If not delayed, it could become law by the end of March, after a second reading and approval and being signed into law by Mayor Harvey Hall.
If approved by the city council, the ordinance would create a new section of Bakersfield Municipal Code targeting “Panhandling/Soliciting,” making it illegal to “solicit in an aggressive manner in any public place.”
Aggressive solicitation would become a misdemeanor or an infraction, depending upon the situation, within 20 feet of banks, savings and loans, credit unions, check-cashing businesses, and ATMS.
It also would be a crime to solicit on buses or public transportation vehicles, in public or private parking lots or parking structures after dark, or on street medians.
City officials acknowledged the additional work the ordinance would create for the Bakersfield Police Department, the necessity of catching violators in the act — and the inherent contradiction in putting the purveyors of Thin Mints and Samoas on par with panhandlers.
But City Attorney Ginny Gennaro said that in order for Bakersfield to crack down on panhandlers without being sued for violating anyone’s Constitutional rights, all groups must be treated equally.
“I think it’s necessary because the message is the same. The message is ‘I’m asking for something and I want something in return’,” Gennaro said after the meeting. “How to analyze these under constitutional law, that’s exactly the argument I don’t want to get into — that we’re punishing someone for one message and we’re not punishing the rest. Because they’re cuter.”
Committee Chairman Terry Maxwell said in an interview that sometimes applying the rules equally means not everyone is happy.

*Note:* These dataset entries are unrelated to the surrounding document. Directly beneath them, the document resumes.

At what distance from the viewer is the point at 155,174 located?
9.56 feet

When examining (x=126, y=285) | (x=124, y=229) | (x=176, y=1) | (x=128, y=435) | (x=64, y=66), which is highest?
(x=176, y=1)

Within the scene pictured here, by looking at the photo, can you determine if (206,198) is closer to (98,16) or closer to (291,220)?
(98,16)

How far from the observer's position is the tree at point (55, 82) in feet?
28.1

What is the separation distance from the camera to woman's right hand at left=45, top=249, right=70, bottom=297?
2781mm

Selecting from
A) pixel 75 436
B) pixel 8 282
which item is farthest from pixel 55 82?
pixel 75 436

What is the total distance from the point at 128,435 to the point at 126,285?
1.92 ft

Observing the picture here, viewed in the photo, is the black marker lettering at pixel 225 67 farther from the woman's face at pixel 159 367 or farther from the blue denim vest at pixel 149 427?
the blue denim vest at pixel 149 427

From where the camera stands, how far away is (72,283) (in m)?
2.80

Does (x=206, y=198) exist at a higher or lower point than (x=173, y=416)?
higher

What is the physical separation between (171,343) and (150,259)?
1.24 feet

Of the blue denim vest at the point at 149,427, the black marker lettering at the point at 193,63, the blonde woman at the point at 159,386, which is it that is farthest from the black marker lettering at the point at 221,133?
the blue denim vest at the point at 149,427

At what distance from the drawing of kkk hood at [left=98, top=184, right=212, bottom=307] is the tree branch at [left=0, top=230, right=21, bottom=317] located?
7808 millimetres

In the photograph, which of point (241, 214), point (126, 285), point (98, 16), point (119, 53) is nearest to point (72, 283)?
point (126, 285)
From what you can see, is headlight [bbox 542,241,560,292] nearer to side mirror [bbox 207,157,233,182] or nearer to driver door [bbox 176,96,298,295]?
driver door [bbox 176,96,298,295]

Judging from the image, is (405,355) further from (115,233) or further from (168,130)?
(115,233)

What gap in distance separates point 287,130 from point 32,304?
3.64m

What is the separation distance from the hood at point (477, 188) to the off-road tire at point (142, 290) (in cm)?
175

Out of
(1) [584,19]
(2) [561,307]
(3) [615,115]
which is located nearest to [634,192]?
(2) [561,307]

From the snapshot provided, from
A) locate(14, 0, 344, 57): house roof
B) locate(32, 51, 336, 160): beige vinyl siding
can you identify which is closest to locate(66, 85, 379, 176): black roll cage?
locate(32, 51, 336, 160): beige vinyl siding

“I think we made the right decision. I’m sorry that this does affect some of the organizations that do tremendous charitable work as well as building the future of our country, but I think that there are other ways those people can get their message and can perform the functions that they want to perform,” said Maxwell, who is Ward 2 councilman. “There are other ways of selling Girl Scout cookies.”
Cathy Ferguson, CEO for the Girl Scouts of Central California South, which includes Bakersfield, said the organization’s annual public cookie sales last for just a month, and are a tightly regulated fundraiser that pays for science projects and educational trips.
“They have to have permission to be there (outside the front door of a business). And in most cases it helps the business. It drives traffic into the business,” Ferguson said in an interview, questioning why the Girl Scouts would even be mentioned in the same breath as panhandlers. “Those people are doing nothing to help the community. The Scouts do everything to help the community.“
A Boy Scouts employee in Bakersfield declined to comment.
Police Chief Greg Williamson said enforcement of the ordinance could prove difficult and not just because his department, which has budgetary approval for 389 sworn officers, has only about 355 sworn officers on active duty due to difficulties finding qualified officer candidates.
Williamson also said unless aggressive panhandling takes place in front of a police officer, the victim must file a report, which police would send to the Kern County District Attorney’s office for a decision on whether to file charges.
“The instance must happen in front of the officer, and if there was an arrest made I think there is a limited scope as to what would happen in the law enforcement system, including the district attorney’s office, the courts and the jail,” Williamson said.
The mayor — an infrequent guest at council committee meetings — said the ordinance would help families feel safe in public places.
“I’m about the positive impacts on people in business and I feel strongly that this will assist people (in) feeling secure in our community, and at the same time assuring business that we are trying to help them,” Hall said afterward.
Dr. Gerald Cantu, a homeless advocate whose company, Stewards Inc., is a member of Kern County Homeless Collaborative, said the ordinance should be considered only part of a panhandling solution.
“If we don’t attack those root causes of homelessness, which are the same root causes that panhandlers have — which is why they’re out there in the first place — if we don’t address this on a holistic level then it’s not going to work,” Cantu said in an interview.
Bob Bell, co-owner of The Village at Towne Centre, 1201 24th St., agreed.
“I hope this opportunity defines for the community what is wrong and helps define who those people who are broken and needy are,” Bell said.